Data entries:

------------------------

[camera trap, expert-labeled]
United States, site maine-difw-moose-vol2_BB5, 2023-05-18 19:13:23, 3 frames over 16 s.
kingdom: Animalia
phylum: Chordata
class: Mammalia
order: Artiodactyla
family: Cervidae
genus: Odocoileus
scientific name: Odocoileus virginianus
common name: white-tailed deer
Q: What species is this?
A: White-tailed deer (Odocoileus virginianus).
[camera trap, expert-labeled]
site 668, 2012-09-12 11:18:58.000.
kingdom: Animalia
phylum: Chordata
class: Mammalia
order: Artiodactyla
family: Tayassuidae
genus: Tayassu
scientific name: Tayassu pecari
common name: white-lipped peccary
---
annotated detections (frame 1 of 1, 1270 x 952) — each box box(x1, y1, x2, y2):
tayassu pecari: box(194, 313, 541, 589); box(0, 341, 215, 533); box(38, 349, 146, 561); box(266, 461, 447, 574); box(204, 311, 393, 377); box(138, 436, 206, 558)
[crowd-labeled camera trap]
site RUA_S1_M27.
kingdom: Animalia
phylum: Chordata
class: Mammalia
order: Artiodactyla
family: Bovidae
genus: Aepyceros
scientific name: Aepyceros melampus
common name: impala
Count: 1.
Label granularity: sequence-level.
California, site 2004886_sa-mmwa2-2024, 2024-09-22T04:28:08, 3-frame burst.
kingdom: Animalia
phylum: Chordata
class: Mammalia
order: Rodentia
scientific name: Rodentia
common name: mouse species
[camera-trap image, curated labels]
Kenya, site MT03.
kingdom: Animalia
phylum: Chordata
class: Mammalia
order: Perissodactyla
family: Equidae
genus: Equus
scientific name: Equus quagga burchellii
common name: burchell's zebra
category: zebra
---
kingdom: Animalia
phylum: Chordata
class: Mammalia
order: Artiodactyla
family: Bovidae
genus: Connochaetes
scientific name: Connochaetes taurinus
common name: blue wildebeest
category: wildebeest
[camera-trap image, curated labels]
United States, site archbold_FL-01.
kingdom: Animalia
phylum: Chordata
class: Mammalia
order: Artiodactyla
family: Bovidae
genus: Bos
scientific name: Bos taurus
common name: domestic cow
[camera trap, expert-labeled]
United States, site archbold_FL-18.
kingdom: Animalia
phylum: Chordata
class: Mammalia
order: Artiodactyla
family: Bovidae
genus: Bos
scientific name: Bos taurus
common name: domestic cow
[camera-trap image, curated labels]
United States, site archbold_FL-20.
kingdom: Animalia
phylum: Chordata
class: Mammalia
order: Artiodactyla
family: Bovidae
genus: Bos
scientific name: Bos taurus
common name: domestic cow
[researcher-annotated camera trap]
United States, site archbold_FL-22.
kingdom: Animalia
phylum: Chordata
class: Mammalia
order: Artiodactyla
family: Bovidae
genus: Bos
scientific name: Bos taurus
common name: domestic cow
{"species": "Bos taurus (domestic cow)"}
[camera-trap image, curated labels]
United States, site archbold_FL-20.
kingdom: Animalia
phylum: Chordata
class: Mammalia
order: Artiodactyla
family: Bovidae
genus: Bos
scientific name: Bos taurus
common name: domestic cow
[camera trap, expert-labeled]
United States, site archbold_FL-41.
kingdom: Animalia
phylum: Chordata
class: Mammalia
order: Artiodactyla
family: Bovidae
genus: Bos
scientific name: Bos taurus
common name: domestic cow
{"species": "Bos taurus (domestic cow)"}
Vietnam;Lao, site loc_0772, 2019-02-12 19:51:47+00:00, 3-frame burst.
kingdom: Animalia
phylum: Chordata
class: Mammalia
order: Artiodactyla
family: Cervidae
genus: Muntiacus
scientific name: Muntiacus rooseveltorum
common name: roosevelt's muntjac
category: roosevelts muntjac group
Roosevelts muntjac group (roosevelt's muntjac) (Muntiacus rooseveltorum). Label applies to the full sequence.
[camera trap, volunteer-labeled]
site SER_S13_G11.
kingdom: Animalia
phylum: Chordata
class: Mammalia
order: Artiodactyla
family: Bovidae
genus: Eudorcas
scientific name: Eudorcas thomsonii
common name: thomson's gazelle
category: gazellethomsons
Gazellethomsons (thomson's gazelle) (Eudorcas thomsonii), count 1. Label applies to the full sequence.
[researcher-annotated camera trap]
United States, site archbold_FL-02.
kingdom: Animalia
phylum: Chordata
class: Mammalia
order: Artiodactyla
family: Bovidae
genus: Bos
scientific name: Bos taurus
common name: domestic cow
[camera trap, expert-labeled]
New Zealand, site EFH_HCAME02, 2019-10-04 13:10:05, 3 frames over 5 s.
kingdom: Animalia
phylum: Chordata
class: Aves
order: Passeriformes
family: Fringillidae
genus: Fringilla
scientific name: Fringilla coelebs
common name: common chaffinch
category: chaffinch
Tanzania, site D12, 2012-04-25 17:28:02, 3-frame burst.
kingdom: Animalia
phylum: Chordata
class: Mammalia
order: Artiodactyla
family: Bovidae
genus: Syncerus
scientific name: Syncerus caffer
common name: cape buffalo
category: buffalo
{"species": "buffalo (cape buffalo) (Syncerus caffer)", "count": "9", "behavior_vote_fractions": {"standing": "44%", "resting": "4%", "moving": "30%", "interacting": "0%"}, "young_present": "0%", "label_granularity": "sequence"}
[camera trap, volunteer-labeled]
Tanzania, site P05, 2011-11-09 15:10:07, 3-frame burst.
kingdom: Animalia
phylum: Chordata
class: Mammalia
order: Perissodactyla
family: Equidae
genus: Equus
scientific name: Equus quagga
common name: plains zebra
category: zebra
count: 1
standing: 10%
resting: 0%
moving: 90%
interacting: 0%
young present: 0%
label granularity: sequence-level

------------------------

Assignment: Your task is to set down all of the entries exactly as they appear.

Answer for the task:
[camera trap, expert-labeled]
United States, site maine-difw-moose-vol2_BB5, 2023-05-18 19:13:23, 3 frames over 16 s.
kingdom: Animalia
phylum: Chordata
class: Mammalia
order: Artiodactyla
family: Cervidae
genus: Odocoileus
scientific name: Odocoileus virginianus
common name: white-tailed deer
Q: What species is this?
A: White-tailed deer (Odocoileus virginianus).
[camera trap, expert-labeled]
site 668, 2012-09-12 11:18:58.000.
kingdom: Animalia
phylum: Chordata
class: Mammalia
order: Artiodactyla
family: Tayassuidae
genus: Tayassu
scientific name: Tayassu pecari
common name: white-lipped peccary
---
annotated detections (frame 1 of 1, 1270 x 952) — each box box(x1, y1, x2, y2):
tayassu pecari: box(194, 313, 541, 589); box(0, 341, 215, 533); box(38, 349, 146, 561); box(266, 461, 447, 574); box(204, 311, 393, 377); box(138, 436, 206, 558)
[crowd-labeled camera trap]
site RUA_S1_M27.
kingdom: Animalia
phylum: Chordata
class: Mammalia
order: Artiodactyla
family: Bovidae
genus: Aepyceros
scientific name: Aepyceros melampus
common name: impala
Count: 1.
Label granularity: sequence-level.
California, site 2004886_sa-mmwa2-2024, 2024-09-22T04:28:08, 3-frame burst.
kingdom: Animalia
phylum: Chordata
class: Mammalia
order: Rodentia
scientific name: Rodentia
common name: mouse species
[camera-trap image, curated labels]
Kenya, site MT03.
kingdom: Animalia
phylum: Chordata
class: Mammalia
order: Perissodactyla
family: Equidae
genus: Equus
scientific name: Equus quagga burchellii
common name: burchell's zebra
category: zebra
---
kingdom: Animalia
phylum: Chordata
class: Mammalia
order: Artiodactyla
family: Bovidae
genus: Connochaetes
scientific name: Connochaetes taurinus
common name: blue wildebeest
category: wildebeest
[camera-trap image, curated labels]
United States, site archbold_FL-01.
kingdom: Animalia
phylum: Chordata
class: Mammalia
order: Artiodactyla
family: Bovidae
genus: Bos
scientific name: Bos taurus
common name: domestic cow
[camera trap, expert-labeled]
United States, site archbold_FL-18.
kingdom: Animalia
phylum: Chordata
class: Mammalia
order: Artiodactyla
family: Bovidae
genus: Bos
scientific name: Bos taurus
common name: domestic cow
[camera-trap image, curated labels]
United States, site archbold_FL-20.
kingdom: Animalia
phylum: Chordata
class: Mammalia
order: Artiodactyla
family: Bovidae
genus: Bos
scientific name: Bos taurus
common name: domestic cow
[researcher-annotated camera trap]
United States, site archbold_FL-22.
kingdom: Animalia
phylum: Chordata
class: Mammalia
order: Artiodactyla
family: Bovidae
genus: Bos
scientific name: Bos taurus
common name: domestic cow
{"species": "Bos taurus (domestic cow)"}
[camera-trap image, curated labels]
United States, site archbold_FL-20.
kingdom: Animalia
phylum: Chordata
class: Mammalia
order: Artiodactyla
family: Bovidae
genus: Bos
scientific name: Bos taurus
common name: domestic cow
[camera trap, expert-labeled]
United States, site archbold_FL-41.
kingdom: Animalia
phylum: Chordata
class: Mammalia
order: Artiodactyla
family: Bovidae
genus: Bos
scientific name: Bos taurus
common name: domestic cow
{"species": "Bos taurus (domestic cow)"}
Vietnam;Lao, site loc_0772, 2019-02-12 19:51:47+00:00, 3-frame burst.
kingdom: Animalia
phylum: Chordata
class: Mammalia
order: Artiodactyla
family: Cervidae
genus: Muntiacus
scientific name: Muntiacus rooseveltorum
common name: roosevelt's muntjac
category: roosevelts muntjac group
Roosevelts muntjac group (roosevelt's muntjac) (Muntiacus rooseveltorum). Label applies to the full sequence.
[camera trap, volunteer-labeled]
site SER_S13_G11.
kingdom: Animalia
phylum: Chordata
class: Mammalia
order: Artiodactyla
family: Bovidae
genus: Eudorcas
scientific name: Eudorcas thomsonii
common name: thomson's gazelle
category: gazellethomsons
Gazellethomsons (thomson's gazelle) (Eudorcas thomsonii), count 1. Label applies to the full sequence.
[researcher-annotated camera trap]
United States, site archbold_FL-02.
kingdom: Animalia
phylum: Chordata
class: Mammalia
order: Artiodactyla
family: Bovidae
genus: Bos
scientific name: Bos taurus
common name: domestic cow
[camera trap, expert-labeled]
New Zealand, site EFH_HCAME02, 2019-10-04 13:10:05, 3 frames over 5 s.
kingdom: Animalia
phylum: Chordata
class: Aves
order: Passeriformes
family: Fringillidae
genus: Fringilla
scientific name: Fringilla coelebs
common name: common chaffinch
category: chaffinch
Tanzania, site D12, 2012-04-25 17:28:02, 3-frame burst.
kingdom: Animalia
phylum: Chordata
class: Mammalia
order: Artiodactyla
family: Bovidae
genus: Syncerus
scientific name: Syncerus caffer
common name: cape buffalo
category: buffalo
{"species": "buffalo (cape buffalo) (Syncerus caffer)", "count": "9", "behavior_vote_fractions": {"standing": "44%", "resting": "4%", "moving": "30%", "interacting": "0%"}, "young_present": "0%", "label_granularity": "sequence"}
[camera trap, volunteer-labeled]
Tanzania, site P05, 2011-11-09 15:10:07, 3-frame burst.
kingdom: Animalia
phylum: Chordata
class: Mammalia
order: Perissodactyla
family: Equidae
genus: Equus
scientific name: Equus quagga
common name: plains zebra
category: zebra
count: 1
standing: 10%
resting: 0%
moving: 90%
interacting: 0%
young present: 0%
label granularity: sequence-level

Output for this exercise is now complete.